Через год и четырнадцать дней после смерти мужа сын, уже студент третьего курса, зачем-то стал листать книгу, в которую мы никогда не заглядывали. Это был учебник японского языка, который забыл у нас Фимин приятель, живший в Оренбурге, но преклонявшийся перед японцами. Из Оренбурга он сообщил нам лет десять назад, что учебник ему не нужен: это начальный курс, а он продвинулся дальше. Сын учился в автодорожном… Зачем ему понадобился японский язык? Вроде, ничего в жизни не бывает случайным. Но ему-то к чему было раскрывать ту книгу и разглядывать иероглифы? Иероглифы… Это слово с того дня преследует меня, как символ непостижимости.

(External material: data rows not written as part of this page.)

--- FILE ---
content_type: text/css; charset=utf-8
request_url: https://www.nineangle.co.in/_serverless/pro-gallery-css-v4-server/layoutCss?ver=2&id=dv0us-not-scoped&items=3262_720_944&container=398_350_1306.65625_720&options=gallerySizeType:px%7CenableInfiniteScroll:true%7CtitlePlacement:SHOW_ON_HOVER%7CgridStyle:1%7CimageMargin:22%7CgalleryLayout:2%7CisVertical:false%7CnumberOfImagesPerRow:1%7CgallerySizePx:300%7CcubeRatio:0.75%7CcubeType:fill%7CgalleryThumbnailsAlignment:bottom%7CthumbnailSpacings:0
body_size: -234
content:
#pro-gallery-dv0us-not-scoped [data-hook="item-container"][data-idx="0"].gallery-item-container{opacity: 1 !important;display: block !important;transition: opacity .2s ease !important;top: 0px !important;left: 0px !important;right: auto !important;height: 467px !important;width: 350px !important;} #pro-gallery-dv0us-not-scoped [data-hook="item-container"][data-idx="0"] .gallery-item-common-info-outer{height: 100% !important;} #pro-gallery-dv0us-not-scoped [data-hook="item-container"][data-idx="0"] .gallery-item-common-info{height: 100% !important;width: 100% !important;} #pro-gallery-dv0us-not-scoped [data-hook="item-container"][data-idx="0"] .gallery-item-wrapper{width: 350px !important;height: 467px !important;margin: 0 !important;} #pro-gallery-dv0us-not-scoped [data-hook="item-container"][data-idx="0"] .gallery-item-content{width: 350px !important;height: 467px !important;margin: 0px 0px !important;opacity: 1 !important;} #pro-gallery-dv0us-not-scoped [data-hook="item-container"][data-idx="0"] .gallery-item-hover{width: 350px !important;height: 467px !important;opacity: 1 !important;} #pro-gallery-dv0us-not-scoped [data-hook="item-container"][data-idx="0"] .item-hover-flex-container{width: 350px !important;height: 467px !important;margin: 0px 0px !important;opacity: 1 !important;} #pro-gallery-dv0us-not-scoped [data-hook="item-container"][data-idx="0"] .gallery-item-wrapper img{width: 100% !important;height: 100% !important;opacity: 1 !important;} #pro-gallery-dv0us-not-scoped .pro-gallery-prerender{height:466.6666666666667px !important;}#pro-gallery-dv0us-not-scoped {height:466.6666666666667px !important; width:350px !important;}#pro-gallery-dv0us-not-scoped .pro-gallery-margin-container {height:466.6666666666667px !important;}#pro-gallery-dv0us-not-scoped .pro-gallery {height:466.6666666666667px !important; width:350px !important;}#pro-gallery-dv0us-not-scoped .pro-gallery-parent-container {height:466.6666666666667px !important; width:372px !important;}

Сын на что-то наткнулся в той книжке. Прочитал… И, как о нежданной сенсации, крикнул:

– Посмотри, мама!

Я взяла в руки лист, вырванный из врачебного блокнота с фамильным штампом:

«Милый! Как коротки наши встречи… И как невыносимо длинны разлуки! Ты говоришь, что еще никогда так не любил. А я вообще, не любила – ни так, ни по-другому. И никому больше не скажу слова, которое повторяю с рассвета дотемна (и по ночам тоже!) – все эти четыре года: «Жду!» А все другое делаю уже механически. Врачу стыдно в этом признаться…

Я жду! Но как бы ситуация не оказалась той астмой, которая нас задушит…

Твоя Ольга.

P.S. В Москву, ты знаешь, вылетаю через неделю. Буду по-прежнему писать до востребования каждый день. Если даже письма долетят до тебя позже, чем я сама… Жду!»

Я забыла дорогу на кладбище. И возненавидела сына. Разве не мог он предать то письмо огню? Превратить в клочки, которые невозможно было бы склеить? Зачем протянул его мне – и перечеркнул мою жизнь?. Которую я вспомнила сейчас так, будто все, что казалось мне счастьем, было счастьем на самом деле… Я воссоздала события с объективностью, приносящей страдания. Воссоздала точно такими, какими ощущала их в пору, когда они возникали, происходили. Зачем? Чем сильней очаровываешься, тем мучительней разочарование, если оно наступает. Но я не была разочарована – я была убита.

Могилы, надгробия, памятники… Иные обросли сорной травой забвения, покосились, сравнялись с землей из-за беспощадности времени: некому приходить, никого не осталось. Но если есть кому…

К памятнику, покинутому одним, может приникнуть другой. Может, конечно. О своем бывшем памятнике я ничего такого не знаю. Он стал заброшенным для меня. И фотография моя там – не на своем месте. Трудно себе представить…

Надгробия, памятники, могилы… Нет, они не безмолвны – они свидетельствуют, они повествуют.